== EXTRAIT À LIRE

SERVITEURS DES MORTS


Mon grand-père le hussard du tsar, qui termina sa vie chez nous, avait fait de son escalier un coin d'ancienne Russie : des photos et des tableaux couvrant tout le mur, ses amis officiers, son père avec sa grande barbe à deux pointes, son portrait à lui en grand uniforme, culotte rouge, dolman vert, son cheval... Lui disparu, les vieilles images pâlies sont restées là un demi-siècle jusqu'à la mort de ma mère l'an dernier.

Les morts ne doivent pas tenir trop de place. Ils doivent conserver leur place. On ne peut pas tout garder, je ne veux pas tout jeter. Le mur du grand-père est devenu un mémorial élargi, accueillant tous ceux qui ont habité la maison depuis le début, en 1860. À droite, les Béranger-Apoil, qui l'occupèrent quatre-vingts ans jusqu'à la mort du dernier survivant, Charles Apoil, en 1941 ; au centre, resserrée, la collection du grand-père, Mikhaïl Nikolaïevitch ; sur le panneau de gauche, notre famille depuis les années 40 jusqu'à nos jours. Mais le personnage central, c'est la maison elle-même. Elle apparaît vue sous tous les angles, extérieur et intérieur, dans le fond ou au premier plan, à tous ses âges mais surtout dans les années de guerre puis d'après-guerre, peu avant ma naissance, pendant mon enfance — ces années si lointaines déjà, si proches encore, pour moi les plus chargées de vie. J'ai rouvert les vieux albums, scruté une fois de plus à la loupe les vieux petits clichés à bords dentelés : mes parents juste avant la guerre, qui viennent de se rencontrer à vingt ans ; le mariage en 1942, l'installation ici, au rez-de-chaussée, dans la seule pièce habitable. Charles Apoil, resté seul pendant dix ans, avait accumulé dans les dix pièces et les trois caves un capharnaüm inextricable (soixante-cinq ans plus tard il en reste encore), et pendant les rudes hivers de guerre il n'y eut qu'un seul poêle pour chauffer trois étages.

====
== DONNÉES FOURNIES

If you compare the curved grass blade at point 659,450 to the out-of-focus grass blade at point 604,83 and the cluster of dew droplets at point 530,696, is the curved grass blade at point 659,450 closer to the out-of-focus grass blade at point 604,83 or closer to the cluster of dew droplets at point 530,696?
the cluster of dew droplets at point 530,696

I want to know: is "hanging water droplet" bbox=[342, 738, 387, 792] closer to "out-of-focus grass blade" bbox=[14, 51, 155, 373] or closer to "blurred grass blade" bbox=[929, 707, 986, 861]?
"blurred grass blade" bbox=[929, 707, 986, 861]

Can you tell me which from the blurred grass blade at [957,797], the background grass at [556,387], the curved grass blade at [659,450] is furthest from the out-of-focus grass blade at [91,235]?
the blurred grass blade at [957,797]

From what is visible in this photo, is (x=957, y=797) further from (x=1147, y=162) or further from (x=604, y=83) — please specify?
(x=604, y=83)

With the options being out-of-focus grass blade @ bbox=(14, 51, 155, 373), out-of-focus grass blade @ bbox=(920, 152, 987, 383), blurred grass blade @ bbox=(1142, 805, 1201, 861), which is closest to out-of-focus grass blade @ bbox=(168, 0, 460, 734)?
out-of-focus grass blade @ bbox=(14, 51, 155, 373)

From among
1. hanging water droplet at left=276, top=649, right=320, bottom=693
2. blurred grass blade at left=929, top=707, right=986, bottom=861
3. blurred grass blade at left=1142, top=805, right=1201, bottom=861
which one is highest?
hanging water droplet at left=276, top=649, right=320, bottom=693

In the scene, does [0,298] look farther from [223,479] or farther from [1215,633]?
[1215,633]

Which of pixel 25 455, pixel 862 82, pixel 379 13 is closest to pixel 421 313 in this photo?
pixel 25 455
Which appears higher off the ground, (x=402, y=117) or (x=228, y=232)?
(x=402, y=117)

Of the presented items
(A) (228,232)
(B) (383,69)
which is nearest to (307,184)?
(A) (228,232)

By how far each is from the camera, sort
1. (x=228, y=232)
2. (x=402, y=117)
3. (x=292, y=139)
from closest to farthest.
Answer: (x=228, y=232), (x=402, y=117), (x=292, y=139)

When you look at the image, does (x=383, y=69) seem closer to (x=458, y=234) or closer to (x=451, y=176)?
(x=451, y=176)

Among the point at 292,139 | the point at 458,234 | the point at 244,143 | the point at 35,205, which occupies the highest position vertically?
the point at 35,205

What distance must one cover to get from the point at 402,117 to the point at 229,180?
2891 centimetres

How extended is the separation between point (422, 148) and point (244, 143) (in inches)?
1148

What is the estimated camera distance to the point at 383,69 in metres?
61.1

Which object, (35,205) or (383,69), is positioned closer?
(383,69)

====

- LA CONSIGNE -
Dans le texte sur la maison familiale, recopiez à l'identique le passage qui s'ouvre sur les mots contenant « Mon grand-père le » et se termine par « mère l'an dernier. ».

- RÉPONSE RÉDIGÉE -
Mon grand-père le hussard du tsar, qui termina sa vie chez nous, avait fait de son escalier un coin d'ancienne Russie : des photos et des tableaux couvrant tout le mur, ses amis officiers, son père avec sa grande barbe à deux pointes, son portrait à lui en grand uniforme, culotte rouge, dolman vert, son cheval... Lui disparu, les vieilles images pâlies sont restées là un demi-siècle jusqu'à la mort de ma mère l'an dernier.